= Beginning of Section =

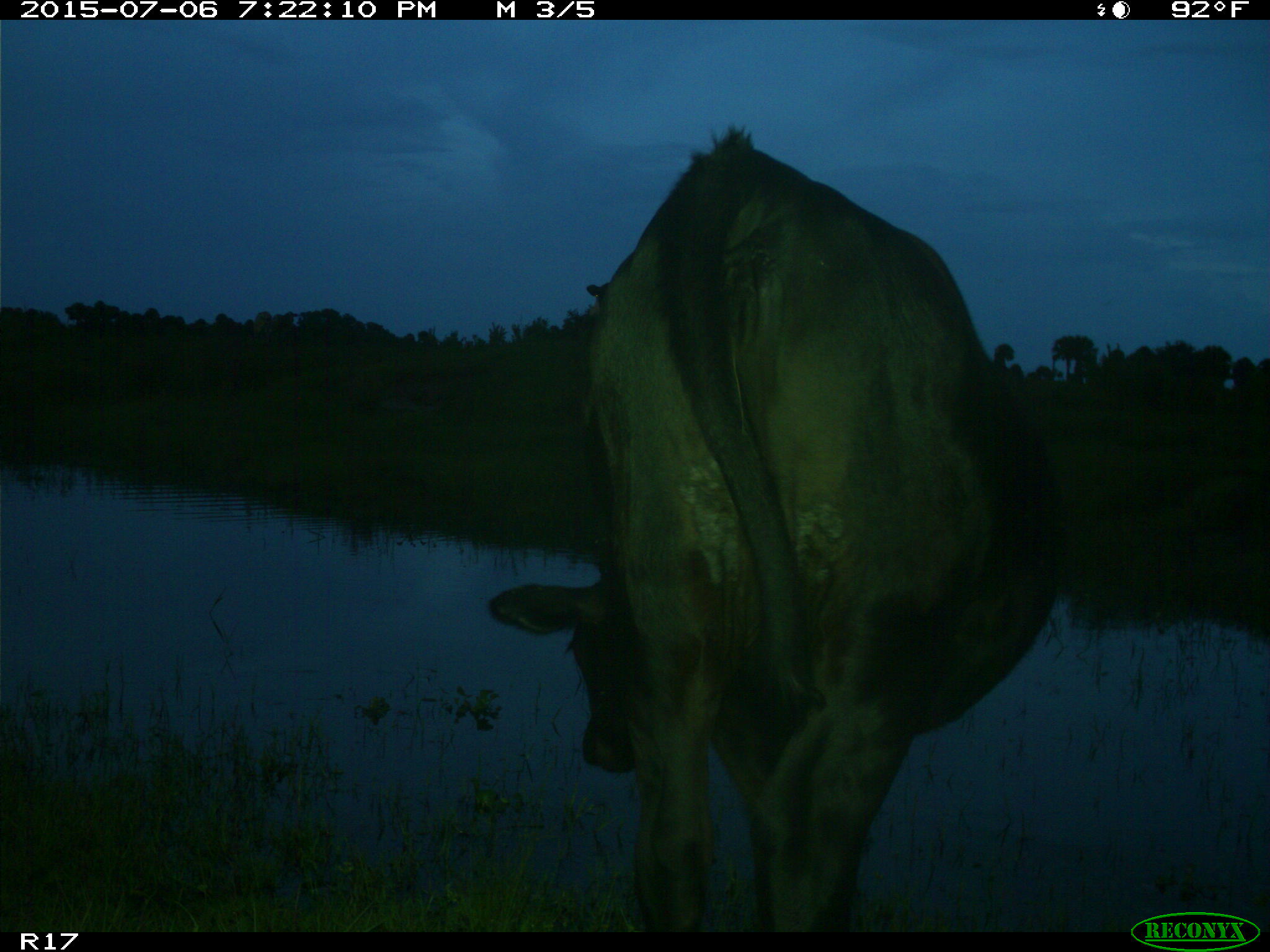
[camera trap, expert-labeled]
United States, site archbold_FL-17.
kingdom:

= End of Section =
= Beginning of Section =

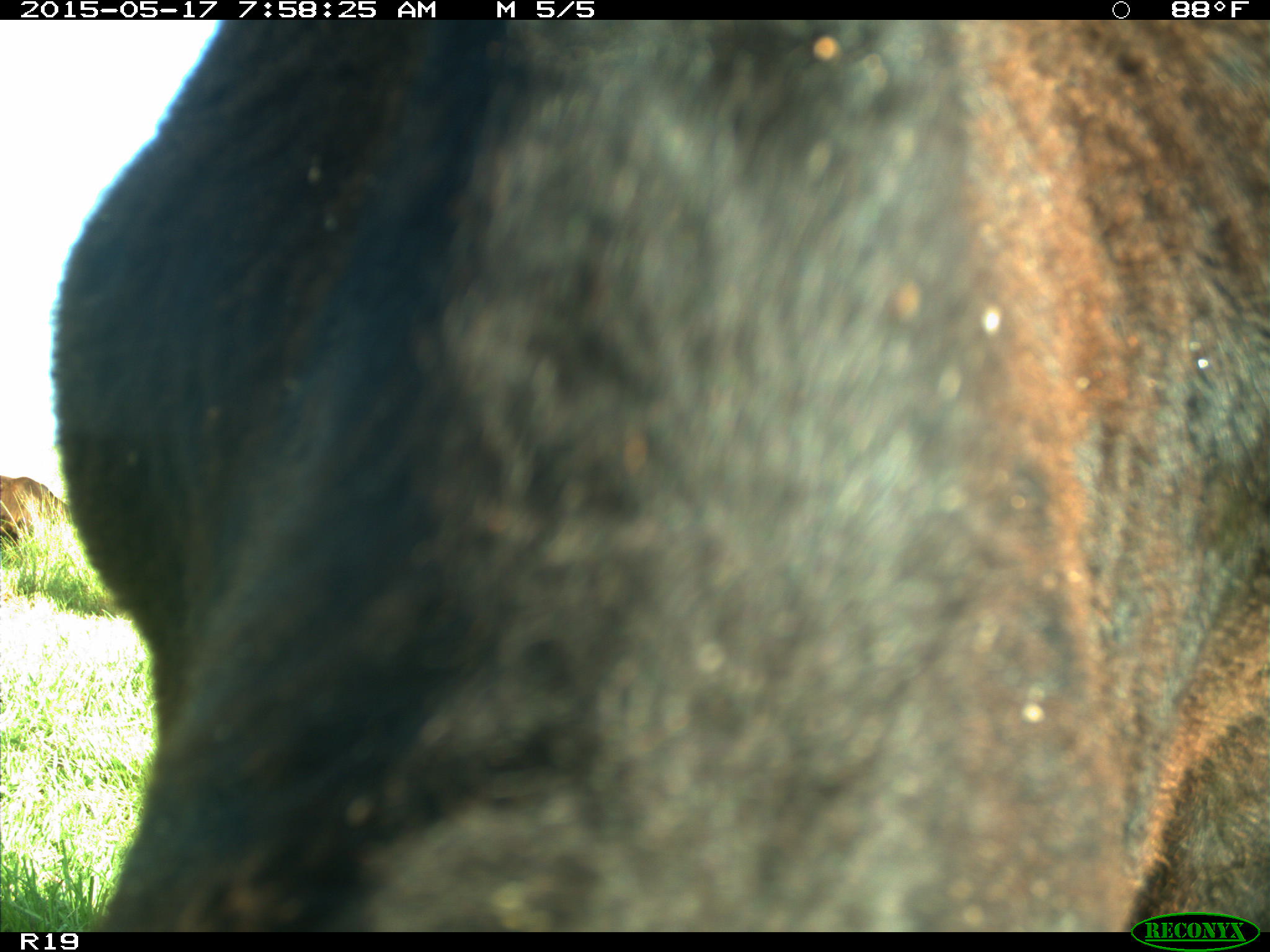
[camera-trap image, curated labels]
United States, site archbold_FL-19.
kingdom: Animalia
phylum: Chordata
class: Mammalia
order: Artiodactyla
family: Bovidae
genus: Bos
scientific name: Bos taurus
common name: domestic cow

= End of Section =

# [WHAT YOU SHOULD DO]
What you return should be exactly the lines above, starting at the one with "[camera-trap image, curated labels]" and ending at the one with "common name: domestic cow", and nothing else.

# [REPLY]
[camera-trap image, curated labels]
United States, site archbold_FL-19.
kingdom: Animalia
phylum: Chordata
class: Mammalia
order: Artiodactyla
family: Bovidae
genus: Bos
scientific name: Bos taurus
common name: domestic cow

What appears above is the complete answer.